→ Page text
* begin *

Wesele (The Wedding) is a motion picture made in 1972 in Poland by Andrzej Wajda as an adaptation of a play by the same title written by Stanisław Wyspiański in 1901. Wajda also directed "Wesele" for the theatre.

"Wesele" is a defining work of Polish drama written at the turn of the 20th century. It describes the perils of the national drive toward self-determination after the Polish uprisings of November 1830 and January 1863, the result of the Partitions of Poland. It also refers to the Galician slaughter of 1846. The plot is set at the wedding of a member of Kraków intelligentsia (the Bridegroom, played by Daniel Olbrychski), and his peasant Bride (played by Ewa Ziętek). Their class-blurring union follows a fashionable trend among friends of the playwright from the modernist Young Poland movement.

* end *

→ Task instructions
1: Using only the text on Wesele above, decide whether each statement agrees with it: (a) the film was made in Poland in 1972; (b) Daniel Olbrychski plays the Bride; (c) Wyspiański wrote the play in 1863. For each, answer yes or no and quote the words of the text that decide it.
2: Reproduce, unchanged, the passage of the text on Wesele between "Wesele (The Wedding)" and "Young Poland movement.", inclusive.

→ Data provided
* begin *

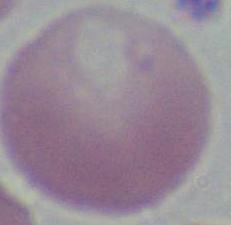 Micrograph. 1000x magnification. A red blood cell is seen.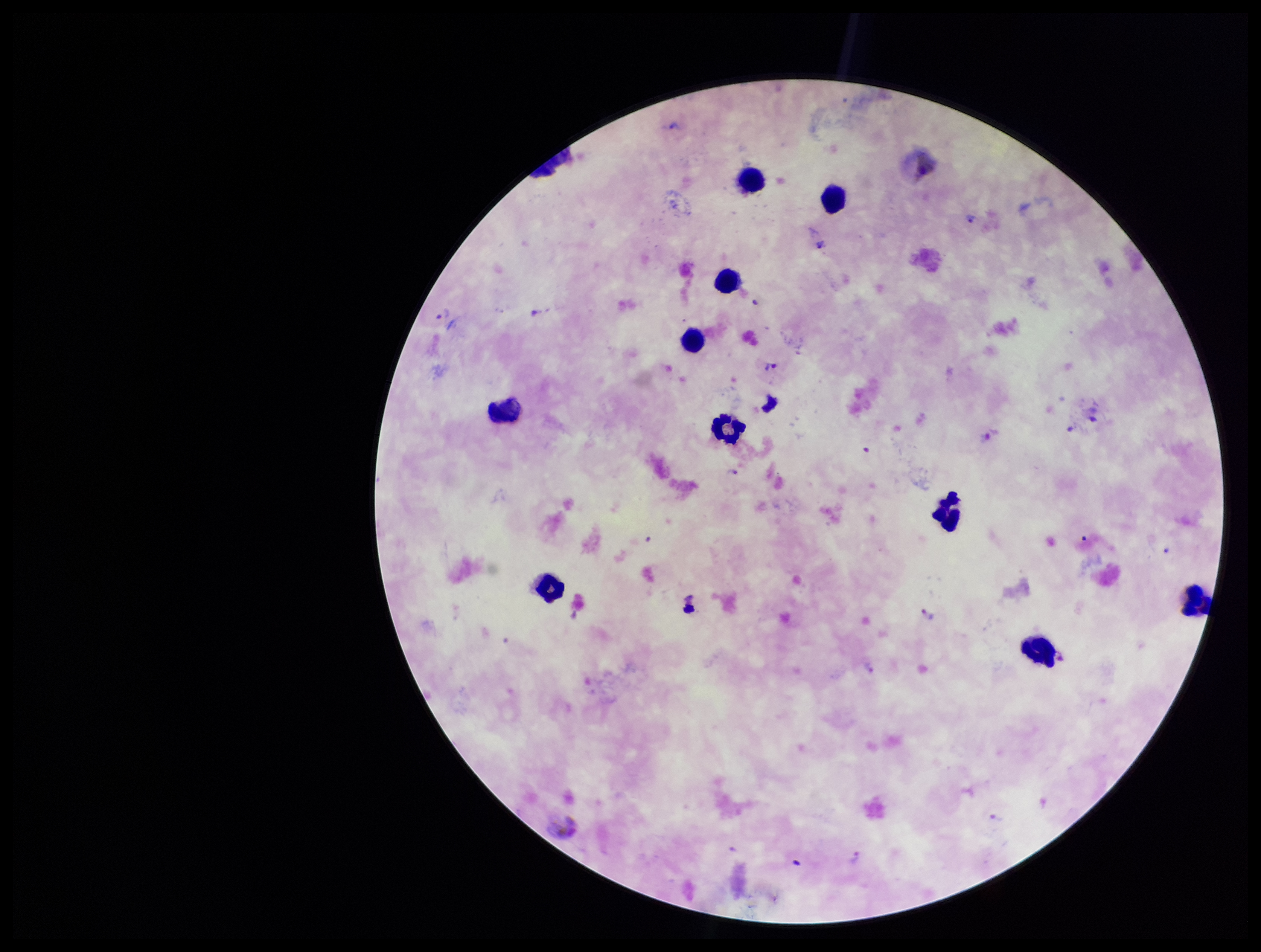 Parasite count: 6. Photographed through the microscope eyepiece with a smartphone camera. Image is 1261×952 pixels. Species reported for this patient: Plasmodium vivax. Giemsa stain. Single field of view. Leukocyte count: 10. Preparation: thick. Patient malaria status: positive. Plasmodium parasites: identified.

* end *

→ Set of answers
1:
(a) Yes: "made in 1972 in Poland"
(b) No: "the Bridegroom, played by Daniel Olbrychski"
(c) No: "written by Stanisław Wyspiański in 1901"

2:
Wesele (The Wedding) is a motion picture made in 1972 in Poland by Andrzej Wajda as an adaptation of a play by the same title written by Stanisław Wyspiański in 1901. Wajda also directed "Wesele" for the theatre.

"Wesele" is a defining work of Polish drama written at the turn of the 20th century. It describes the perils of the national drive toward self-determination after the Polish uprisings of November 1830 and January 1863, the result of the Partitions of Poland. It also refers to the Galician slaughter of 1846. The plot is set at the wedding of a member of Kraków intelligentsia (the Bridegroom, played by Daniel Olbrychski), and his peasant Bride (played by Ewa Ziętek). Their class-blurring union follows a fashionable trend among friends of the playwright from the modernist Young Poland movement.